要不是如今的太后,当时的皇后太过着急,现在的新**上,就不至于多出一个鲁王了。老太爷一想,也是这个道理,他笑了,“也好,皇上毕竟是一代英主,他要能在皇位上再做三十年,我们大秦中兴的日子,就能多延续几天喽。”

人老了,说起话来就透着看破世情的味道,老人家洒然一笑,登车去享他的清福了,倒是把成堆的俗事,留给了蕙娘。

第一个,便是那瓦特的下落,因前番朝廷局势紧张,谁也没耐烦办这个,如今蕙娘便派人去和宗人府里管着这事的官儿套近乎,又走了郑家的关系,从他手中要到了这批人的名录,奈何这全是用汉字写就的,只寻出七八个姓名发音相近的人名来,又要派懂得洋文的管事们,前去兜搭。

忙活了数日,终于寻到了一位瓦特,不过此人今年才二十多岁,并无一点成绩,也就是个默默无名的学童而已,如今的洋厂造办处,正如火如荼,忙着集结众人的力量,来造个新式纺纱机出来,这纺纱机据说在本土原名‘珍妮纺纱机’,正是奇巧之物,有了它在,一人能织出三四人分量的棉纱来,也就是因为这番本事,这发明纺纱机的两夫妇,被织工们驱赶得无处容身,连工厂并家园全被捣毁,仓皇之下,听说孙侯要招揽西方工匠回去,便携家带口地,带艺投奔了过来。早在船上,就开始改良原有的发明,誓要造出比原来机器更进一筹的产品。这群工匠也都希望有人能作出成绩,他们不至于被遣散了,或者是送回老家去,因此都踊跃帮助,瓦特也在其中,但却没显示出什么特出的才能。他平时闲来无事,的确爱摆弄蒸汽机,但到目前为止,都不过是个人的爱好,没能做出什么名堂。

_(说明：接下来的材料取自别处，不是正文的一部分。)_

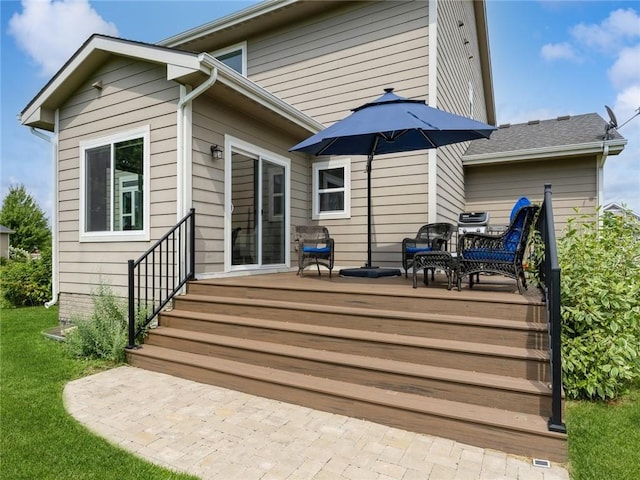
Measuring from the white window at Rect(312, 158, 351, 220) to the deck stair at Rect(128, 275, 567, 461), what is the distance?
9.64ft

蕙娘和许少夫人,虽只有一面之缘,但却对她深信不疑,这瓦特没本事就最好了,把他弄出来,再方便不过。因宗人府管着这件事的就是郑家门生,桂含春出面打了个招呼,她又和皇上那里主要同她联系的李公公随便一提,不到十天工夫,这个瓦特合了十个年轻工匠,就被送到焦家手里,算是头前那门生意的添头。蕙娘立刻给许少夫人写了一封信,连瓦特一起,一道送去了广州――虽然桂含沁和许凤佳要上京述职,但他们的家眷,却还留在广州呢。

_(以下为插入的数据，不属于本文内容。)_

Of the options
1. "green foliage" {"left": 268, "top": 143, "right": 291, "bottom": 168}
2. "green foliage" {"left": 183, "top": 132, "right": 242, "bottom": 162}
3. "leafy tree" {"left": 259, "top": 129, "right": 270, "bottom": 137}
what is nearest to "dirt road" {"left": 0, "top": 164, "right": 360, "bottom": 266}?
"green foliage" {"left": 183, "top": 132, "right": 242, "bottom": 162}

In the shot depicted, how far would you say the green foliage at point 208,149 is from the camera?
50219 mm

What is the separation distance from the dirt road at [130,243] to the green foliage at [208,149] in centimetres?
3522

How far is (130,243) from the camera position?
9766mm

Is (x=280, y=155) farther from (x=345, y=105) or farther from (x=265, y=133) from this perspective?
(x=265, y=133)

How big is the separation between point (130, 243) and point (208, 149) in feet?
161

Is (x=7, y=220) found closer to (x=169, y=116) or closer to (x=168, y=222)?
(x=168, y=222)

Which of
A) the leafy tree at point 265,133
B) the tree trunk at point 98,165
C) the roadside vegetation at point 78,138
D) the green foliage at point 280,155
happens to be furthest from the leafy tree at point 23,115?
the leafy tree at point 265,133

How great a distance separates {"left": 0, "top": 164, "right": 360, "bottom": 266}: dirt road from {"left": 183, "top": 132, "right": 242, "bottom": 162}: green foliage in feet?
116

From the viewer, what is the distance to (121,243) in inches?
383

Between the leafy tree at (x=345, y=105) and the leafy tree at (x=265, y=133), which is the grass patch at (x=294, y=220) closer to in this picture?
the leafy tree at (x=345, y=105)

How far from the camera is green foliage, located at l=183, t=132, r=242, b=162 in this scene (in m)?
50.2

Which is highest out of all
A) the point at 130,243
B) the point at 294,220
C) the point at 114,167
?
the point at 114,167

第二个,便是预备在权仲白回家以后,和家里人摊牌的事,蕙娘有心了结了权季青,因此近期格外留意他的动向,但权季青最近乖得很,连门都不大出了,成日便缩在安庐里,也不知在做些什么,并不要家里人来服侍。蕙娘在不撕破脸的情况下,亦没得办法,将他的一举一动,都尽收眼底。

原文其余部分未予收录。